## EXERCISE PROMPT
For every record below, repeat the text exactly and pass over any image.
******
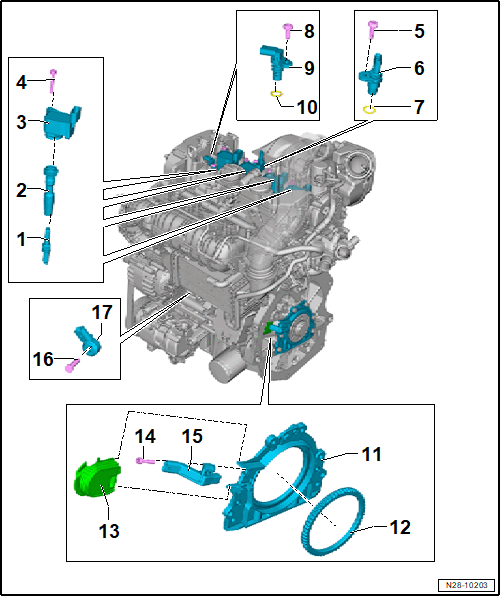 8
9
10
5
6
7
4
3
2
1
17
16
14
15
11
13
12
N28-10203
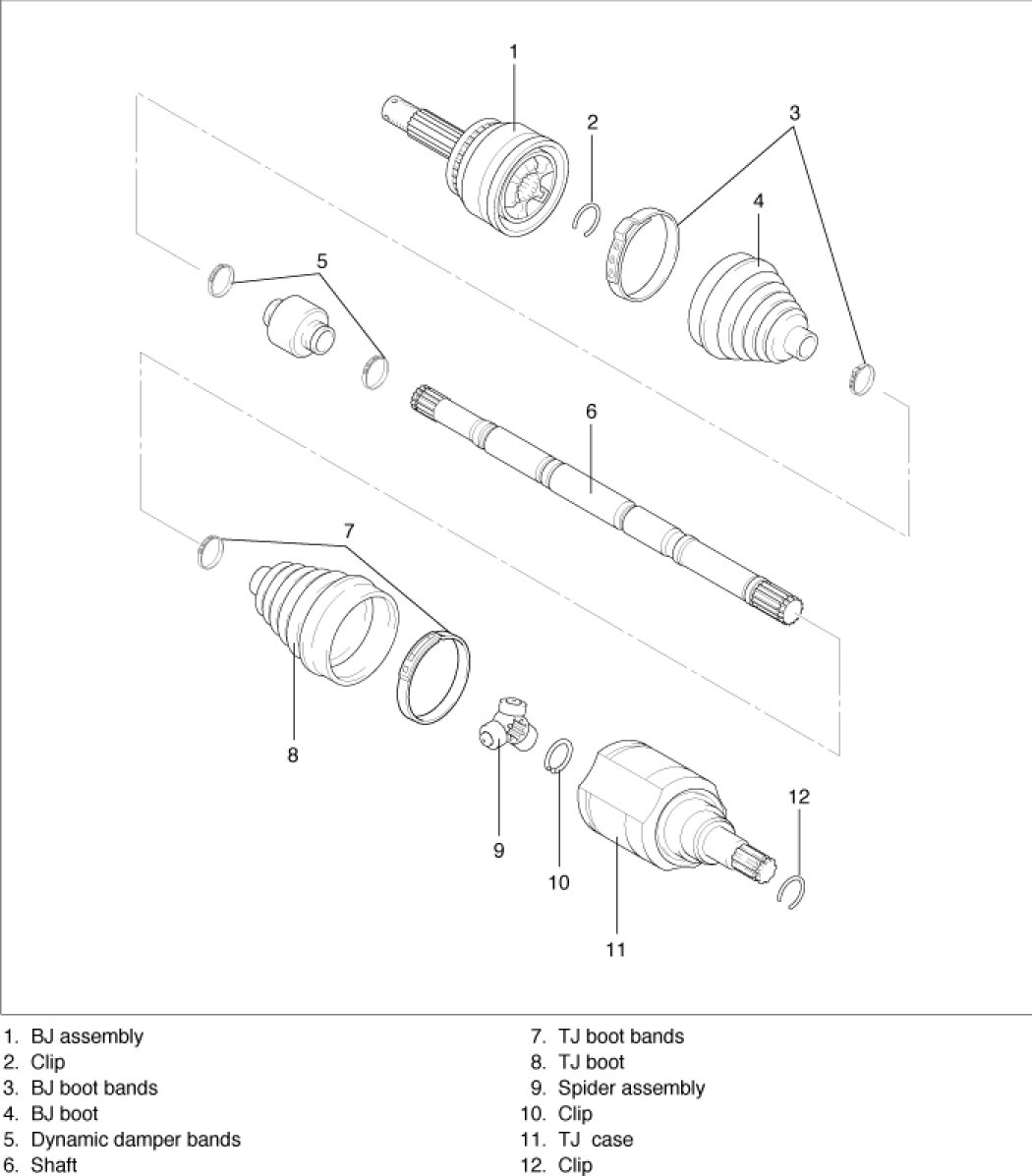 1
2
3
4
5
6
7
8
9
10
11
12

1. BJ assembly
2. Clip
3. BJ boot bands
4. BJ boot
5. Dynamic damper bands
6. Shaft

7. TJ boot bands
8. TJ boot
9. Spider assembly
10. Clip
11. TJ case
12. Clip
******
## RESPONSE TO THIS EXERCISE
 8
9
10
5
6
7
4
3
2
1
17
16
14
15
11
13
12
N28-10203
 1
2
3
4
5
6
7
8
9
10
11
12

1. BJ assembly
2. Clip
3. BJ boot bands
4. BJ boot
5. Dynamic damper bands
6. Shaft

7. TJ boot bands
8. TJ boot
9. Spider assembly
10. Clip
11. TJ case
12. Clip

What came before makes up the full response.